(Spatial relationship records)
********
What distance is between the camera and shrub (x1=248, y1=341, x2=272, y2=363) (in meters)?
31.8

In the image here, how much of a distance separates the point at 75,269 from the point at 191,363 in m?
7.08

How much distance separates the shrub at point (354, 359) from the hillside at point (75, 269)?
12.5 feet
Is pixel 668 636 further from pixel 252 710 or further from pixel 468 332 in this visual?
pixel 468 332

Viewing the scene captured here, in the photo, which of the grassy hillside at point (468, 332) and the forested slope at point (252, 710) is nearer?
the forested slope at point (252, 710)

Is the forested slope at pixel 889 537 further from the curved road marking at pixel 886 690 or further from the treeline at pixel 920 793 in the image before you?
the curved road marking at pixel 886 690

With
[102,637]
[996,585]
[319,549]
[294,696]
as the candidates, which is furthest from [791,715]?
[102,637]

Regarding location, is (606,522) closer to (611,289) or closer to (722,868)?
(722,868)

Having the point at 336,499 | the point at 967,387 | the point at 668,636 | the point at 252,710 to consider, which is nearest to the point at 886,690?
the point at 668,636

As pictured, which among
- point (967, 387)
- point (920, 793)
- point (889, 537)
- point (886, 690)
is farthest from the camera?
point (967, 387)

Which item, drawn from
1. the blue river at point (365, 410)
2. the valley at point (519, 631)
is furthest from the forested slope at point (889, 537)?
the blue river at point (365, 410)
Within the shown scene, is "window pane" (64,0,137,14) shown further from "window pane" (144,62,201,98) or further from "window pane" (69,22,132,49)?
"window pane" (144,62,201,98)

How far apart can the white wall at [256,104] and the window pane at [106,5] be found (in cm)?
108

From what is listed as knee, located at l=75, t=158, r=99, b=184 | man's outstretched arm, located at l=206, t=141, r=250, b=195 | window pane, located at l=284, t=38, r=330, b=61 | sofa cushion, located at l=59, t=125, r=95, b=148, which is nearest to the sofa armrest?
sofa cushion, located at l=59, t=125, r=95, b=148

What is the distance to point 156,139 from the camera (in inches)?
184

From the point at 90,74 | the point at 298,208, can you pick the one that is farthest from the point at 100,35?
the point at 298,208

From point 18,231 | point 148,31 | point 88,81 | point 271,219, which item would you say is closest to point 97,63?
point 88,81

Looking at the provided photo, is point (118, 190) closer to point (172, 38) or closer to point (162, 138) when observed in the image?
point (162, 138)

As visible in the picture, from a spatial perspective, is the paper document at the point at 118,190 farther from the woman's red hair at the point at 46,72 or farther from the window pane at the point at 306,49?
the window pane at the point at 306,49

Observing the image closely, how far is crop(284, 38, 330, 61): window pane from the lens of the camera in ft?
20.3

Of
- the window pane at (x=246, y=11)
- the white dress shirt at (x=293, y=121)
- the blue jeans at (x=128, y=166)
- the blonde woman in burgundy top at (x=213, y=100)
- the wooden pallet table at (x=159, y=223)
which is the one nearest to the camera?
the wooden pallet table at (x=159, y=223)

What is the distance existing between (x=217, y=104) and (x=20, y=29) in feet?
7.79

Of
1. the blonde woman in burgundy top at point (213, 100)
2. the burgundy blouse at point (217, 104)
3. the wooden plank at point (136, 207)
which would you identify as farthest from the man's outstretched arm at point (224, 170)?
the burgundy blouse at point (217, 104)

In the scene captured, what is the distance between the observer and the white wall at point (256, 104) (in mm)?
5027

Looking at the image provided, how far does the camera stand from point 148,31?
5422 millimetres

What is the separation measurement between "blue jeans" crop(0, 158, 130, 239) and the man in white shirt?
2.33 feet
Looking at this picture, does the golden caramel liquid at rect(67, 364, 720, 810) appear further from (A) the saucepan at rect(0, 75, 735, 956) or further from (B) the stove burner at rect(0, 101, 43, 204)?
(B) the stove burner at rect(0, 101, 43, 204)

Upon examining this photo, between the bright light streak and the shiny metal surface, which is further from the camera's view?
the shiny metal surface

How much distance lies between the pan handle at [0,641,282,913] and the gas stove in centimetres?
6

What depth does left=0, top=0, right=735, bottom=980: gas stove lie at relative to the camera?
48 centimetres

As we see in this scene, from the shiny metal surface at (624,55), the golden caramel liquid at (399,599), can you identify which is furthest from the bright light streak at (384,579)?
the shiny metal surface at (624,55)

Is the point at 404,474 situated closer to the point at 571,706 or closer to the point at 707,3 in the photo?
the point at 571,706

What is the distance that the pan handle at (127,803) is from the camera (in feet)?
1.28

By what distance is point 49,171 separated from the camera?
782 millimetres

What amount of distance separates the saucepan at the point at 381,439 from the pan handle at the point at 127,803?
********
**YOUR TASK**
Reproduce all of the material above word for word.

**WRITTEN RESPONSE**
What distance is between the camera and shrub (x1=248, y1=341, x2=272, y2=363) (in meters)?
31.8

In the image here, how much of a distance separates the point at 75,269 from the point at 191,363 in m?
7.08

How much distance separates the shrub at point (354, 359) from the hillside at point (75, 269)?
12.5 feet
Is pixel 668 636 further from pixel 252 710 or further from pixel 468 332 in this visual?
pixel 468 332

Viewing the scene captured here, in the photo, which of the grassy hillside at point (468, 332) and the forested slope at point (252, 710) is nearer?
the forested slope at point (252, 710)

Is the forested slope at pixel 889 537 further from the curved road marking at pixel 886 690 or further from the treeline at pixel 920 793 in the image before you?
the curved road marking at pixel 886 690

With
[102,637]
[996,585]
[319,549]
[294,696]
as the candidates, which is furthest from [791,715]?
[102,637]

Regarding location, is (606,522) closer to (611,289) or closer to (722,868)?
(722,868)

Having the point at 336,499 | the point at 967,387 | the point at 668,636 | the point at 252,710 to consider, which is nearest to the point at 886,690?
the point at 668,636

As pictured, which among
- point (967, 387)
- point (920, 793)
- point (889, 537)
- point (886, 690)
is farthest from the camera?
point (967, 387)

Which item, drawn from
1. the blue river at point (365, 410)
2. the valley at point (519, 631)
is furthest from the forested slope at point (889, 537)?
the blue river at point (365, 410)
Within the shown scene, is "window pane" (64,0,137,14) shown further from "window pane" (144,62,201,98) or further from "window pane" (69,22,132,49)?
"window pane" (144,62,201,98)

How far apart can the white wall at [256,104] and the window pane at [106,5] be found (in cm)?
108

From what is listed as knee, located at l=75, t=158, r=99, b=184 | man's outstretched arm, located at l=206, t=141, r=250, b=195 | window pane, located at l=284, t=38, r=330, b=61 | sofa cushion, located at l=59, t=125, r=95, b=148, which is nearest to the sofa armrest?
sofa cushion, located at l=59, t=125, r=95, b=148

What is the distance to point 156,139 from the camera (in inches)?
184

From the point at 90,74 | the point at 298,208, can you pick the one that is farthest from the point at 100,35?
the point at 298,208

From point 18,231 | point 148,31 | point 88,81 | point 271,219, which item would you say is closest to point 97,63?
point 88,81

Looking at the provided photo, is point (118, 190) closer to point (172, 38) or closer to point (162, 138) when observed in the image?
point (162, 138)

As visible in the picture, from a spatial perspective, is the paper document at the point at 118,190 farther from the woman's red hair at the point at 46,72 or farther from the window pane at the point at 306,49?
the window pane at the point at 306,49

Observing the image closely, how far is crop(284, 38, 330, 61): window pane from the lens of the camera in ft?
20.3

Of
- the window pane at (x=246, y=11)
- the white dress shirt at (x=293, y=121)
- the blue jeans at (x=128, y=166)
- the blonde woman in burgundy top at (x=213, y=100)
- the wooden pallet table at (x=159, y=223)
which is the one nearest to the camera?
the wooden pallet table at (x=159, y=223)

What is the distance existing between (x=217, y=104) and (x=20, y=29) in feet?
7.79

Of
1. the blonde woman in burgundy top at point (213, 100)
2. the burgundy blouse at point (217, 104)
3. the wooden plank at point (136, 207)
which would you identify as farthest from the man's outstretched arm at point (224, 170)?
the burgundy blouse at point (217, 104)

In the scene captured, what is the distance between the observer and the white wall at point (256, 104) (in mm)?
5027

Looking at the image provided, how far does the camera stand from point 148,31?
5422 millimetres

What is the separation measurement between "blue jeans" crop(0, 158, 130, 239) and the man in white shirt?
2.33 feet
Looking at this picture, does the golden caramel liquid at rect(67, 364, 720, 810) appear further from (A) the saucepan at rect(0, 75, 735, 956) or further from (B) the stove burner at rect(0, 101, 43, 204)?
(B) the stove burner at rect(0, 101, 43, 204)

Upon examining this photo, between the bright light streak and the shiny metal surface, which is further from the camera's view?
the shiny metal surface

How much distance lies between the pan handle at [0,641,282,913] and the gas stove in centimetres?
6

What depth does left=0, top=0, right=735, bottom=980: gas stove lie at relative to the camera?
48 centimetres

As we see in this scene, from the shiny metal surface at (624,55), the golden caramel liquid at (399,599), can you identify which is furthest from the bright light streak at (384,579)?
the shiny metal surface at (624,55)

Is the point at 404,474 situated closer to the point at 571,706 or closer to the point at 707,3 in the photo?
the point at 571,706

What is the distance that the pan handle at (127,803) is from the camera (in feet)?
1.28

By what distance is point 49,171 separated from the camera?
782 millimetres

What amount of distance separates the saucepan at the point at 381,439 from the pan handle at the point at 127,803?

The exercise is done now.